Et elle le lâcha enfin, se laissant tomber dans le vide. À mesure qu’elle se rapprochait du fleuve, Romain vit sa peau et ses vêtements disparaître peu à peu jusqu’à ce qu’il ne reste aucune trace d’elle. Elle avait disparu avant de toucher l’eau.
Délivré du poids qui l’empêchait de remonter, il s’empressa de regagner le pont. La pierre était glissante entre ses doigts et ses mains éraflées ne lui facilitaient pas les choses. Plusieurs fois il crut que sa dernière heure était arrivée, mais il parvint finalement à atteindre la rambarde du pont. Il avait échappé au pire.
Une fois en sécurité loin du bord, et sous une pluie diluvienne, il ressortit le téléphone qu’elle lui avait donné avant de se laisser tomber. Malgré tout ces évènements, il s'en était sorti indemne. Il n’était même pas mouillé !
L’écran s’illumina soudainement, affichant deux photos à l’écran. La première le montrait clairement, les yeux un peu hagards et la tête soutenue par la jeune fille. Cette dernière était collée à lui, un grand sourire sur le visage. Mais ce n’était pas la joie presque malaisante qu’elle dégageait qui l'interpella. Non, ce fut le corps quasiment transparent de cette dernière, laissant voir le pont à travers elle.
C’en était plus qu’il ne pouvait supporter dans une même soirée et il se laissa glisser au sol alors que la seconde photo prenait place. Elle représentait sa chère Sarah, au bord du pont, se laissant tomber. La photo semblait avoir été prise dos à elle. Ainsi cette folle avait raison, il était déjà trop tard pour sa petite amie. Il avait échoué, une fois de plus. Elle avait eu besoin de lui et il l’avait laissée, encore. Elle était partie pour toujours par sa faute.
S’il avait fait plus attention à elle, s’il avait un peu plus essayé, si il avait pris soin d’elle… Elle serait encore là avec lui, à ses côtés, comme avant.
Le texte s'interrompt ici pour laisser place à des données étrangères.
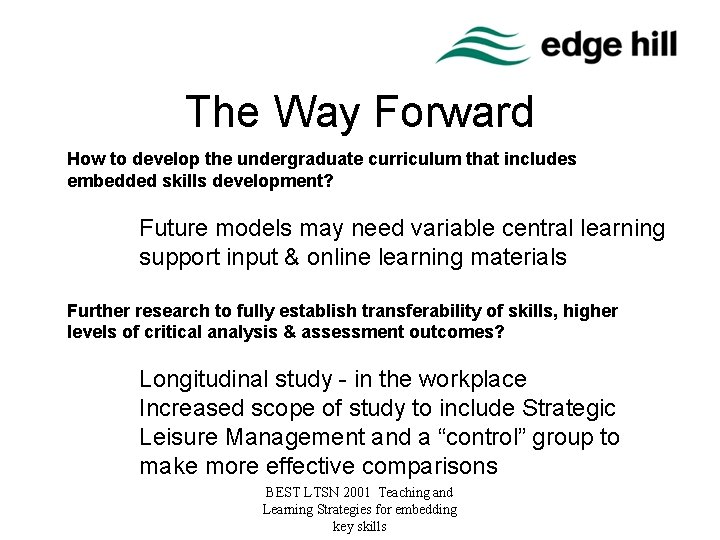 edge hill

The Way Forward

How to develop the undergraduate curriculum that includes embedded skills development?

Future models may need variable central learning support input & online learning materials

Further research to fully establish transferability of skills, higher levels of critical analysis & assessment outcomes?

Longitudinal study - in the workplace
Increased scope of study to include Strategic Leisure Management and a “control” group to make more effective comparisons

BEST LTSN 2001 Teaching and Learning Strategies for embedding key skills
L’orage redoubla de violence, accompagnant sa litanie intérieure tandis qu’il pleurait sa précieuse Sarah. Le laissant là, seul et perdu au milieu de la tourmente, le téléphone blanc serré contre son coeur.
- Ne t’en fais pas, tu n'es pas seul, je suis là Romain. Tu la rejoindras bientôt, fais moi confiance, ce n’est qu’une question de temps.
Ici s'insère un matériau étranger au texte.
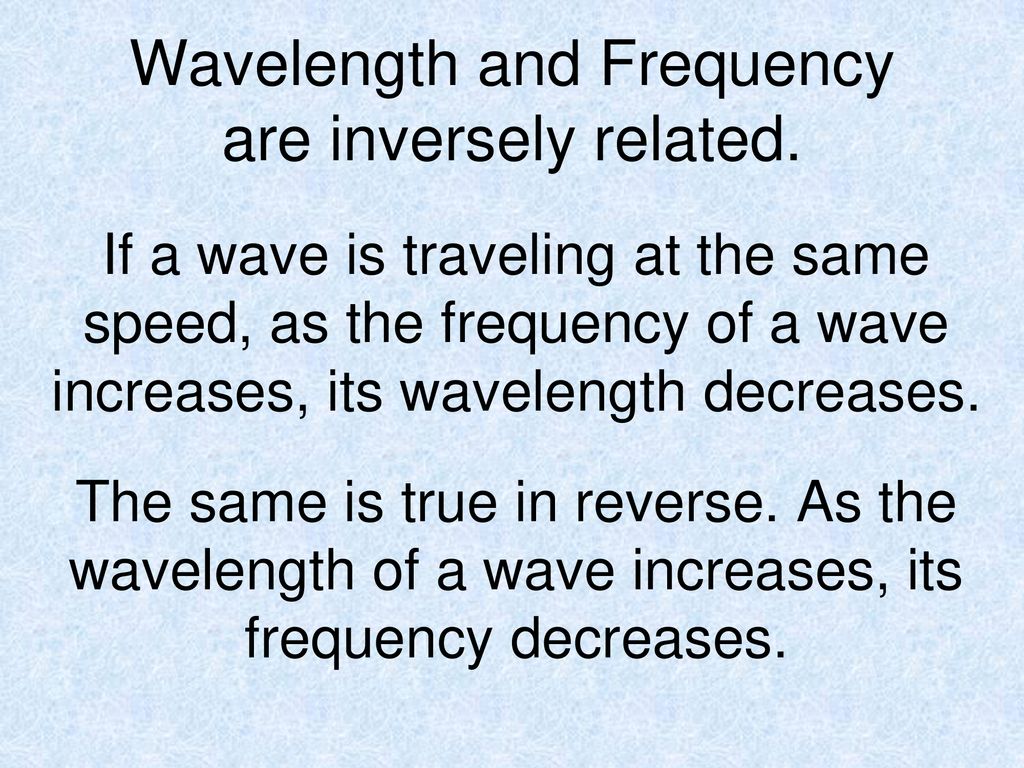 Wavelength and Frequency are inversely related.

If a wave is traveling at the same speed, as the frequency of a wave increases, its wavelength decreases.

The same is true in reverse. As the wavelength of a wave increases, its frequency decreases.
Comme un murmure dans le vent, ces paroles résonnaient sur le pont comme une douce promesse porteuse d’espoir.
Dans les villes et les villages, il existe une rumeur qui traverse les âges depuis que l’homme à inventé le moyen de communiquer de manière quasi-instantanée malgré la distance.
Celle d’un téléphone blanc maudit, se nourrissant de la souffrance et du désespoir de son possesseur. Le poussant à commettre l'irréparable pour qu’enfin tout s’arrête.
Mais ce que peu de personnes savent, c’est que ce téléphone n'est pas la fin, il n’est que le début.
On murmure que si vous vous retrouvez seul dehors en pleine nuit et que vous croisez une personne en pleurs ayant à la main un téléphone blanc, votre dernière heure est venue. Nul ne sait ce qui arrive à ceux qui s’en approchent.
Mais on dit que ces apparitions aussi belles que dangereuses seraient en réalité les âmes dévorées par le téléphone ivoire. Qu’elles reviendraient d’entre les morts chercher vengeance, entraînant d’autres personnes dans leur sillage funeste.
Retrouvé toujours intact près des corps, le téléphone maudit passe de main en main, se modernisant seul pour mieux toucher le cœur des gens, jusqu’à atteindre sa prochaine proie et ainsi recommencer le cycle.
Alors si vous tombez sur un téléphone ivoire sans aucune fêlure et possédant les dernières nouveautés, ou un inconnu en pleurs avec un de ces appareils par une nuit noire, fuyez sans vous retourner si vous ne voulez pas être sa prochaine victime.